### TEXTE PROPOSÉ
.....
Horizons et débats
Case postale 729
CH-8044 Zurich

Tél.: +41-44-350 65 50
Fax: +41-44-350 65 51
Journal favorisant la pensée indépendante, l'éthique et la responsabilité pour le respect et la promotion du droit international, du droit humanitaire et des droits humains Journal favorisant la pensée indépendante, l'éthique et la responsabilité
pour le respect et la promotion du droit international, du droit humanitaire et des droits humains
18 juillet 2016
Impressum



deutsch | english
Horizons et debats  >  archives  >  2011  >  N°42, 23 octobre 2011  >  La démocratie a besoin de fortes personnalités [Imprimer]

La démocratie a besoin de fortes personnalités

Les prochains choix politiques de l’Allemagne

par Karl Müller

Ils étaient 15, les députés du Bundestag allemand, 11 CDU/CSU et 4 FDP, le 29 septembre dernier, à voter autrement que les chefs de leur groupe parlementaire et la majorité de leurs collègues. C’est l’occasion pour nous de réfléchir, une fois de plus, à l’importance du rôle joué par les individus dans l’histoire. Ces 15 députés ont prouvé que l’individu est capable d’agir différemment de ce que «le système», «les médias», «le Parti» leur demandent. Les hommes, y compris les politiques, ne sont pas des machines sans volonté et susceptibles d’être programmées. Ils peuvent et doivent prendre des décisions dans un esprit de liberté et de responsabilité.
.....
### DONNÉES FOURNIES

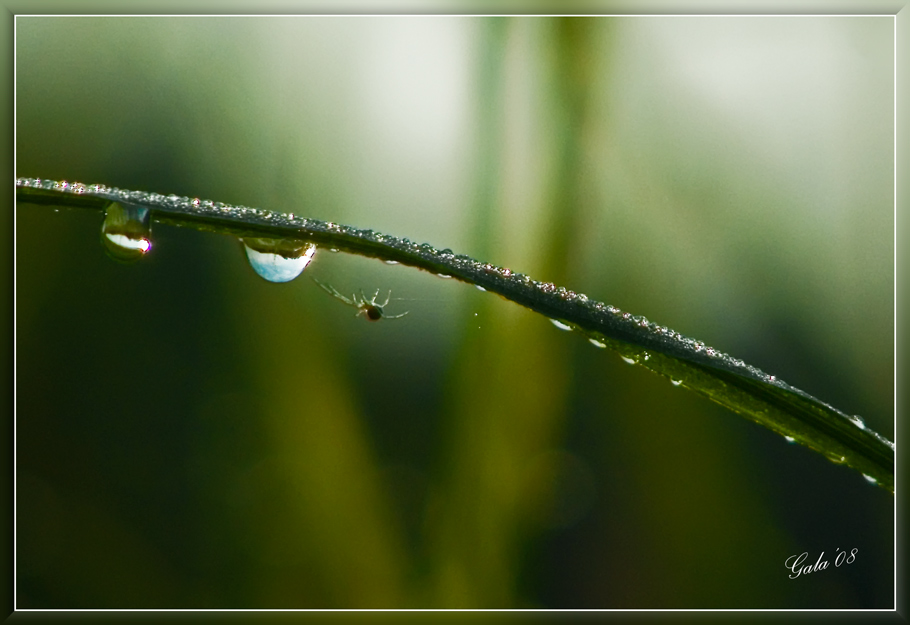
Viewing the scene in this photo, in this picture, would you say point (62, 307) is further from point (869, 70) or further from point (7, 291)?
point (869, 70)

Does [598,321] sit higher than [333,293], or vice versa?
[333,293]

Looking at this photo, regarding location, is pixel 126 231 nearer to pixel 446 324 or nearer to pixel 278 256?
pixel 278 256

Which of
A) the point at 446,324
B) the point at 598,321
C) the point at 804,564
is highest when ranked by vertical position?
the point at 446,324

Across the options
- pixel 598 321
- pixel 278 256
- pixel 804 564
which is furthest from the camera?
pixel 804 564

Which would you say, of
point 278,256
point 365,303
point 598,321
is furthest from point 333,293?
point 598,321

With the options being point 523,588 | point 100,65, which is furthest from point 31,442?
point 523,588
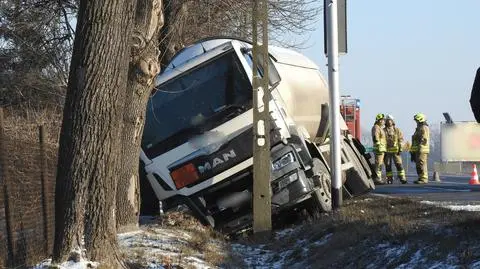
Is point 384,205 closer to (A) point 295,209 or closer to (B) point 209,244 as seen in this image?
(A) point 295,209

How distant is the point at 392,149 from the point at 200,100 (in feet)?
34.3

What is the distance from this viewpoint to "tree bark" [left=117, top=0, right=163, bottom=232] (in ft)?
32.1

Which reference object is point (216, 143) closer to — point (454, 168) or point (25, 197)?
point (25, 197)

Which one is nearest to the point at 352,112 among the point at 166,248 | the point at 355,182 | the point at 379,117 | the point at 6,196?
the point at 379,117

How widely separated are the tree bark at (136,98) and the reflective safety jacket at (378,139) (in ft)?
35.9

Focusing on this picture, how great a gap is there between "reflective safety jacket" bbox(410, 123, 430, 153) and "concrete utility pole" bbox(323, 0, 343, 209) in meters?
8.31

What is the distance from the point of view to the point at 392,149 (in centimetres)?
2025

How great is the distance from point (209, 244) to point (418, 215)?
2927 millimetres

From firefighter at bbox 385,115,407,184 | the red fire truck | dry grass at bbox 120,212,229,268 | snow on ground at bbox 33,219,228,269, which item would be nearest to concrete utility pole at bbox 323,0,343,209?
dry grass at bbox 120,212,229,268

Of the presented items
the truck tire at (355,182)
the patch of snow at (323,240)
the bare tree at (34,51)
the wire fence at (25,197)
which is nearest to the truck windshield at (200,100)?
the wire fence at (25,197)

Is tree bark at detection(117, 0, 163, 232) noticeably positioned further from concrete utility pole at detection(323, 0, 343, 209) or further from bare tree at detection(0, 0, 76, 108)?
bare tree at detection(0, 0, 76, 108)

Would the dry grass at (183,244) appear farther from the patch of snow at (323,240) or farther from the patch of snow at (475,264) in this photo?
the patch of snow at (475,264)

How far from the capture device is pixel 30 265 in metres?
7.65

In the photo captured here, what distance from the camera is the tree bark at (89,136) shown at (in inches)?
259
.....
### QUESTIONS ET CONSIGNES
A. Selon l'article sur le vote au Bundestag, combien de députés ont voté autrement que les chefs de leur groupe parlementaire le 29 septembre ?
B. Reprenez l'article sur le vote au Bundestag et poursuivez-le après sa dernière phrase.

### LES RÉPONSES
A. Quinze députés : 11 de la CDU/CSU et 4 du FDP.

B.
Supposons que la majorité absolue du Bundestag, soit 311 députés, se soit prononcée comme ces 15 députés, l’Allemagne se serait opposée à l’extension du FESF, donnant ainsi une autre direction à l’avenir européen. D’autres pays se seraient-ils opposés à l’Allemagne? L’Europe, voire le monde entier, auraient-ils péri? Certainement pas. La règle en vigueur chez les peuples civilisés se serait imposée: on aurait cherché en commun une meilleure solution.
Il se trouve cependant que ceux qui, aujourd’hui, remettent en question la tendance majoritaire de l’UE s’exposent à une opposition violente. Les députés mentionnés ci-dessus ont déjà vécu cela, comme récemment les courageux Slovaques autour de Richard Sulìk. Il n’en reste pas moins vrai que s’accommoder de la pensée unique et réprimer son propre avis sonnent le glas de toute démocratie. Si l’individu commence à douter d’être capable de faire bouger les choses, s’il croit qu’il est impuissant et que les choix politiques officiels sont «sans alternative» – ce qui n’est rien d’autre qu’une atteinte à la conscience d’être libre et responsable – la démocratie meurt. Et c’est valable pour n’importe quel pays, donc également pour l’Allemagne.
Mais l’Allemagne, spécifiquement, court d’autres dangers:
•    La politique menée jusqu’ici, qui consiste à «renforcer l’intégration européenne», menace les fondements de la Constitution allemande. C’est ce qu’ont notamment mis en évidence les trois récents arrêts de la Cour constitutionnelle sur le Traité de Maastricht, le Traité de Lisbonne, l’aide à la Grèce et le plan de sauvetage de l’euro, décisions qui ont été vivement critiquées par ceux qui veulent davantage de pouvoirs pour les autorités de Bruxelles et de Strasbourg et un Etat européen centralisé.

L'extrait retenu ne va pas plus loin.